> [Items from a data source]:
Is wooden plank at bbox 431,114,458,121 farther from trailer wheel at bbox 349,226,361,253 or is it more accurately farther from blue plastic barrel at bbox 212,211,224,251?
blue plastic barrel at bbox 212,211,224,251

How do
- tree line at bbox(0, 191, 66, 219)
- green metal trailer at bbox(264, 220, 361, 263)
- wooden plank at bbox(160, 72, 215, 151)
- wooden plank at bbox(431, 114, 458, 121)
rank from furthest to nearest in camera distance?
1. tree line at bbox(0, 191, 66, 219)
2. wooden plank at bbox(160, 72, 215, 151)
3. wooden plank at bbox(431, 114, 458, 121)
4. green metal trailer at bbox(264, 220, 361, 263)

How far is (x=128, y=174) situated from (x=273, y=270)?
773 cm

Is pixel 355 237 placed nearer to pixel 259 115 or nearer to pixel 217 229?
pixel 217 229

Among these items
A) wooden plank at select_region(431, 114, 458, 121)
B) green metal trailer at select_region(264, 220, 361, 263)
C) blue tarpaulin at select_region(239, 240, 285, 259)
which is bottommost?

> [WHAT IS BEING ASKED]:
Reproduce all of the data above word for word, preserving every line.

> [THE REPLY]:
Is wooden plank at bbox 431,114,458,121 farther from trailer wheel at bbox 349,226,361,253 or is it more accurately farther from blue plastic barrel at bbox 212,211,224,251?
blue plastic barrel at bbox 212,211,224,251

How do
- tree line at bbox(0, 191, 66, 219)
- green metal trailer at bbox(264, 220, 361, 263)
- wooden plank at bbox(160, 72, 215, 151)
- wooden plank at bbox(431, 114, 458, 121)
rank from furthest to nearest in camera distance?
1. tree line at bbox(0, 191, 66, 219)
2. wooden plank at bbox(160, 72, 215, 151)
3. wooden plank at bbox(431, 114, 458, 121)
4. green metal trailer at bbox(264, 220, 361, 263)

How far is (x=128, y=174) situated from (x=273, y=270)?
773 cm

Is pixel 355 237 placed nearer to pixel 259 115 or nearer to pixel 217 229?
pixel 217 229

Among these items
A) wooden plank at select_region(431, 114, 458, 121)
B) green metal trailer at select_region(264, 220, 361, 263)
C) blue tarpaulin at select_region(239, 240, 285, 259)
which is bottommost?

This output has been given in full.